== Given instruction ==
Pick out every line in the records below that contains the string "Rect", and copy each one in full.

== Source material ==
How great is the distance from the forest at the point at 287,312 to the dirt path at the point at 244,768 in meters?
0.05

...

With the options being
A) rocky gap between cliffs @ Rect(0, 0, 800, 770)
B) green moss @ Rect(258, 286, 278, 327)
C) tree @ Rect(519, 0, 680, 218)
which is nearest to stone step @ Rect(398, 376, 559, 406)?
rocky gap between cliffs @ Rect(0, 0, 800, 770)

==

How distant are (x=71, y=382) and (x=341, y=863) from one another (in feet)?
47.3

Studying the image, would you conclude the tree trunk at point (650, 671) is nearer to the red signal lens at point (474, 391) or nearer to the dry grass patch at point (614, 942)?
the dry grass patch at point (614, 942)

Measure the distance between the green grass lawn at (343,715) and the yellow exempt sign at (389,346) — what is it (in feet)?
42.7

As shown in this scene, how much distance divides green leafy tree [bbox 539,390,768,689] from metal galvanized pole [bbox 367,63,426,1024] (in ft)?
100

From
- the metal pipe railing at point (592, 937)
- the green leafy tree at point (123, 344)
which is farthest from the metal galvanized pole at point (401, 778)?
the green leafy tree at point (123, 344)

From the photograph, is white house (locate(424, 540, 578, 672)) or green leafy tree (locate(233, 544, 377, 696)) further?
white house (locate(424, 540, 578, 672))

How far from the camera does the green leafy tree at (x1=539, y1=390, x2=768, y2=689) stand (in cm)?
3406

== Solution to this task ==
A) rocky gap between cliffs @ Rect(0, 0, 800, 770)
B) green moss @ Rect(258, 286, 278, 327)
C) tree @ Rect(519, 0, 680, 218)
which is nearest to stone step @ Rect(398, 376, 559, 406)?
rocky gap between cliffs @ Rect(0, 0, 800, 770)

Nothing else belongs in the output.